* [WORK ORDER A]: According to the court opinion below, what was the primary thrust of the hearing?
* [WORK ORDER B]: Duplicate the passage of the court opinion below starting at "This hearing was" and ending at "the defendant's absence.".
* [WORK ORDER C]: Pick up the court opinion below after its last sentence and continue it.

* [TEXT SECTION]:
◆ ◆ ◆

UNITED STATES of America
v.
Milton CURETON, Defendant



The opinion of the court was delivered by: MCGARRAGHY

 McGARRAGHY, Senior District Judge.

 This hearing was held pursuant to an opinion of the United States Court of Appeals decided April 18, 1968, 130 U.S.App.D.C. 22, 396 F.2d 671. The hearing was held to particularly ascertain the circumstances under which the defendant absented himself from the court during the course of his trial. The primary thrust of the hearing was to determine the voluntariness of the defendant's absence.

◆ ◆ ◆

* [PROVIDED DATA]:
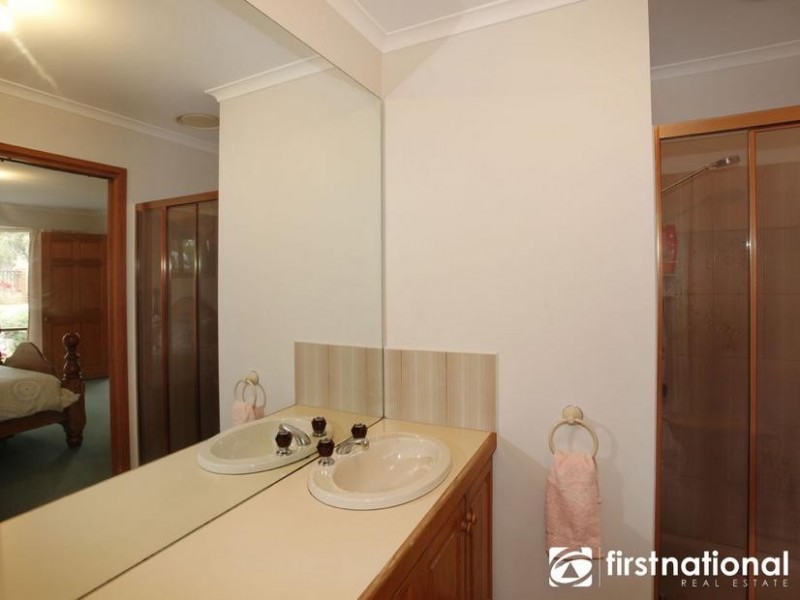 27 Outlook Drive, Berwick VIC 3806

◆ ◆ ◆

* [EXERCISE RESULT A]: To determine the voluntariness of the defendant's absence.

* [EXERCISE RESULT B]:
This hearing was held pursuant to an opinion of the United States Court of Appeals decided April 18, 1968, 130 U.S.App.D.C. 22, 396 F.2d 671. The hearing was held to particularly ascertain the circumstances under which the defendant absented himself from the court during the course of his trial. The primary thrust of the hearing was to determine the voluntariness of the defendant's absence.

* [EXERCISE RESULT C]:
 When the trial was resumed on Monday at 10:00 o'clock, the defendant was absent. The court, after ascertaining that the defendant was not available for trial, issued a bench warrant and recessed the proceedings until that afternoon. The trial was reconvened at 1:45 p.m., and the court reviewed the attempts which had been made to locate the defendant. The trial transcript discloses that a Deputy United States Marshal, pursuant to the bench warrant, proceeded to the address which the defendant had given on his bail release and failed to locate him. His attorney also attempted to contact him by telephone but he was unable to find him. A police officer from Number Two Precinct testified that the defendant had not reported to the precinct station, which was one of the conditions of his release, since Friday, February 10, 1967. The record indicates that his attorney cautioned him to report to the precinct station each day (Tr. 33). The trial transcript also indicates that a diligent search of the courthouse, including the witness room, was made by his attorney and by the United States Marshal. The defendant, however, could not be found.

 Before the court directed that the trial proceed, every effort was made to locate the defendant. The absence of the defendant was called to the attention of the court by his counsel and when the court stated that if the defendant deliberately absented himself, the court could proceed in his absence, and asked counsel for the defendant if he knew where the defendant lived. Said counsel responded:

 
"I can call his grandmother's; where I have been calling to contact him." (Tr. 28)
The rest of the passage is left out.